Text provided |
Content starts

Historic Alliance to Increase College Opportunities for Disadvantaged Youth

Historic Alliance to Increase College Opportunities for Disadvantaged Youth

WASHINGTON
A group of national education reform leaders, joined by U.S. Secretary of Education Richard W. Riley and National Economics Advisor Gene Sperling, announced last month the launch of the new Pathways to College Network, a historic alliance of major private and corporate foundations, nonprofit organizations, educational institutions and the U.S. Department of Education. With funding commitments from its own executive committee expected to total nearly $2 million over the first three years, Pathways participants will engage in an unprecedented effort to improve preparation for — and access to — higher education for under-represented students from low-income families.
“This is an extraordinary coalition,” explains Riley. “These are the people who run the schools, lead the colleges, make the entrance exams and who give children an extra boost into college. They are agreeing, jointly, to use conclusive research to evaluate what they are doing and to improve and coordinate their efforts.”
According to the U.S. Department of Education:
n Only 47 percent of low-income high school graduates immediately enroll in college or trade school, compared to 82 percent of high-income students.
n Only 18 percent of African Americans and 19 percent of Hispanic high school graduates earn a bachelor’s degree by their late twenties, compared to 35 percent of Whites.
n Approximately 22 percent of college-qualified high school graduates from low family incomes do not pursue postsecondary education, compared to only 4 percent of high-income graduates.
In order to resolve this serious disparity, the Pathways to College Network is bringing together researchers, policy analysts, educators, K-12 administrators, government, businesses and community-based organizations. Together, they will seek to identify the most effective means of preparing under-represented youth for college success and help this range of constituencies incorporate that information into their work.
Startup funding for the initiative comes from six national foundations that each underwrite programs to increase educational preparedness, opportunities and achievements for students from under-represented communities. The six include the GE Fund, the James Irvine Foundation, the Ford Foundation,
Lucent Technologies Foundation, KnowledgeWorks Foundation, and the Bill & Melinda Gates Foundation. The U.S. Department of Education’s Fund for the Improvement of Postsecondary Education also provides financial support. The funds will be administered by the Education Resources Institute in Boston in collaboration with Occidental College in Los Angeles.

Content ends

Goal of the exercise | Please repeat the article on the Pathways to College Network word for word, from "According to the" to "of high-income graduates.". The material that follows has no connection to the text above.

Given data |
Content starts

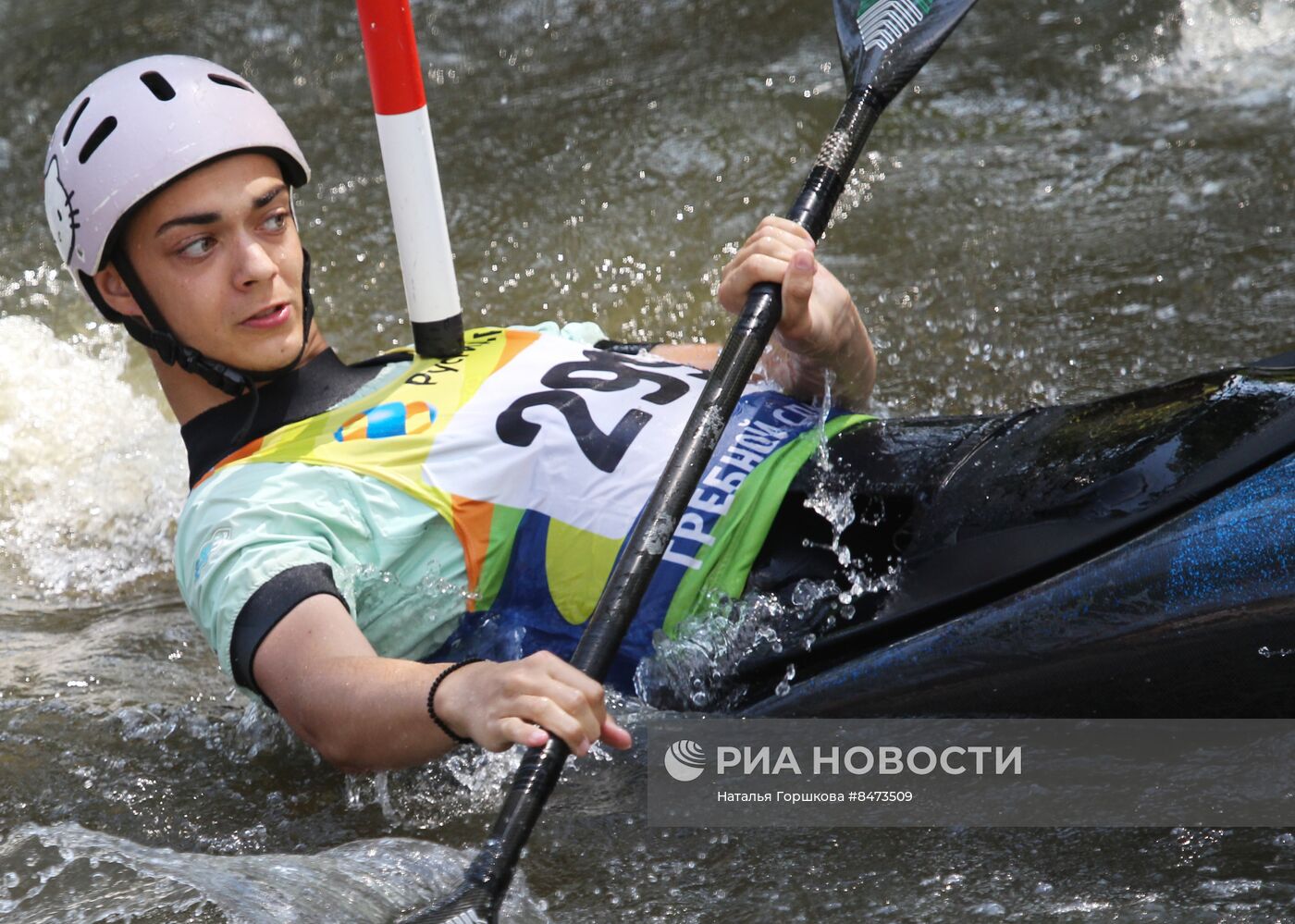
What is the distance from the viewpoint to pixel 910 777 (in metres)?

Content ends

Task response |
According to the U.S. Department of Education:
n Only 47 percent of low-income high school graduates immediately enroll in college or trade school, compared to 82 percent of high-income students.
n Only 18 percent of African Americans and 19 percent of Hispanic high school graduates earn a bachelor’s degree by their late twenties, compared to 35 percent of Whites.
n Approximately 22 percent of college-qualified high school graduates from low family incomes do not pursue postsecondary education, compared to only 4 percent of high-income graduates.